Suffers with mild autism
The best story in any kind of game (board, video) is when it is emergent rather than coded into the game.

"Emergent" means that the systems, choices, and randomizations of the game create a kind of narrative as you go. In Minecraft, for example, you can probably tell a great story after 20 hours of play ("I started on this cliffside, struggled to set up a decent shelter behind the waterfall, kept getting attacked at night by a witch from some nearby swamp, then found a passage down into the caves below and some diamond for a sword, went off into the swamp to hunt that witch... etc ") and it will be different every time.

Or in an old-school tabletop RPG, emergent story is when the dice and randomization create encounters and situations that no one planned (certainly not the DM, who shouldn't be a storyteller but just an interpreter). You see results play out and you interpret those as a story. That's how it should work.

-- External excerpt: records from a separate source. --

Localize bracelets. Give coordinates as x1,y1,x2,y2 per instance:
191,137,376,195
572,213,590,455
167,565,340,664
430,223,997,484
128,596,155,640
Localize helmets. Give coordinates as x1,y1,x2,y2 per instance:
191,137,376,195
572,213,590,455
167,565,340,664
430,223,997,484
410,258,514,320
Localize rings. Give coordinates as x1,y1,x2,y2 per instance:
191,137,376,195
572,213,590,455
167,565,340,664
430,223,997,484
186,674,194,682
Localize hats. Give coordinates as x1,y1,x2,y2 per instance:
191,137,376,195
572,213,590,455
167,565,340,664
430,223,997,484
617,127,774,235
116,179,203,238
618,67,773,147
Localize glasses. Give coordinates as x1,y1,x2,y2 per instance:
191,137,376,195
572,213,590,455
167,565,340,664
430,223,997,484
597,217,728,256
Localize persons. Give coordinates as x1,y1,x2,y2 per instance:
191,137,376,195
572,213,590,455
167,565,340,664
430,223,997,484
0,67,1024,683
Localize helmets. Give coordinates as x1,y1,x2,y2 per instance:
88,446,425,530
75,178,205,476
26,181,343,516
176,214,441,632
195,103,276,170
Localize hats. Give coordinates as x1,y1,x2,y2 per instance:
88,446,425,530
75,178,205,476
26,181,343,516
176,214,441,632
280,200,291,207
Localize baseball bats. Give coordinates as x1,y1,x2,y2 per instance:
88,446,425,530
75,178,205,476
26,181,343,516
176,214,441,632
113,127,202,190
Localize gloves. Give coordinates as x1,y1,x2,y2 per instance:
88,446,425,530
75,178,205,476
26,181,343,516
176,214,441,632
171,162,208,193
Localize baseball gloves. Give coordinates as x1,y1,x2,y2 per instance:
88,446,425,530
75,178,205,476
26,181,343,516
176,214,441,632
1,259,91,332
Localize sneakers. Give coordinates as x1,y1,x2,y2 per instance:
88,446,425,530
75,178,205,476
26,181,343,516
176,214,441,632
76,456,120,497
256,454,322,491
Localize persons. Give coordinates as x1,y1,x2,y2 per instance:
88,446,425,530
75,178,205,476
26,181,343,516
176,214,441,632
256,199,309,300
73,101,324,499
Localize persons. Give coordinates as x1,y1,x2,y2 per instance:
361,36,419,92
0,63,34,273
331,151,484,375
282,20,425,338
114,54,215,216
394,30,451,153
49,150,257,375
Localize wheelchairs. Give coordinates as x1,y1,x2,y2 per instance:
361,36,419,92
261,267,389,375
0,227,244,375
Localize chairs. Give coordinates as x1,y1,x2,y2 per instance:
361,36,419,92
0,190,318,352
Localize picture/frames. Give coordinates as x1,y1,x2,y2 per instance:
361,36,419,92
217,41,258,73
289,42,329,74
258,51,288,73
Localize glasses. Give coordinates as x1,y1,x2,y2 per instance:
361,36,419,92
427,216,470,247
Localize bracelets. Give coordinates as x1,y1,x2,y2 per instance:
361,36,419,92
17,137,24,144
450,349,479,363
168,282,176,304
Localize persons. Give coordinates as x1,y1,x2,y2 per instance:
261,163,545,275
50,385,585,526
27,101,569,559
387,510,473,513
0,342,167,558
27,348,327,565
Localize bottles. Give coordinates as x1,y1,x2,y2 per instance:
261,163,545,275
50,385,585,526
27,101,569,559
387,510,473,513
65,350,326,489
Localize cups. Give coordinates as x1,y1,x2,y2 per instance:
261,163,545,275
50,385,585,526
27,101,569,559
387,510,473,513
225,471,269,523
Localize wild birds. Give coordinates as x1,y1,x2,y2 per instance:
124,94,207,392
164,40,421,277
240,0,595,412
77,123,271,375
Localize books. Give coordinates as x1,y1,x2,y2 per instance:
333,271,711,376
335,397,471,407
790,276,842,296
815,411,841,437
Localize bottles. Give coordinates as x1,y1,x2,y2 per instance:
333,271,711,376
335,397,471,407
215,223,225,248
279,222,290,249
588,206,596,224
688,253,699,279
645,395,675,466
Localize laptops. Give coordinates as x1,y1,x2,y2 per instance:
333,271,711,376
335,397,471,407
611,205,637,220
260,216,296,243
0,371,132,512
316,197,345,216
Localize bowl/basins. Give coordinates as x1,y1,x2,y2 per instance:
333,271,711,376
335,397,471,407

I don't even enjoy most games calling themselves "RPG" anymore since they treat choices like a pre-arranged tree--like a Choose Your Own Adventure book. If it's just a matter of going own different pre-planned trees, it's still boring as hell to me and feels totally artificial. I'd rather have a game with great systems, options, and randomization, which is rich enough that it ends up telling a story as you play. That's far more interesting than voice actors and all the other nonsense on pre-planned paths.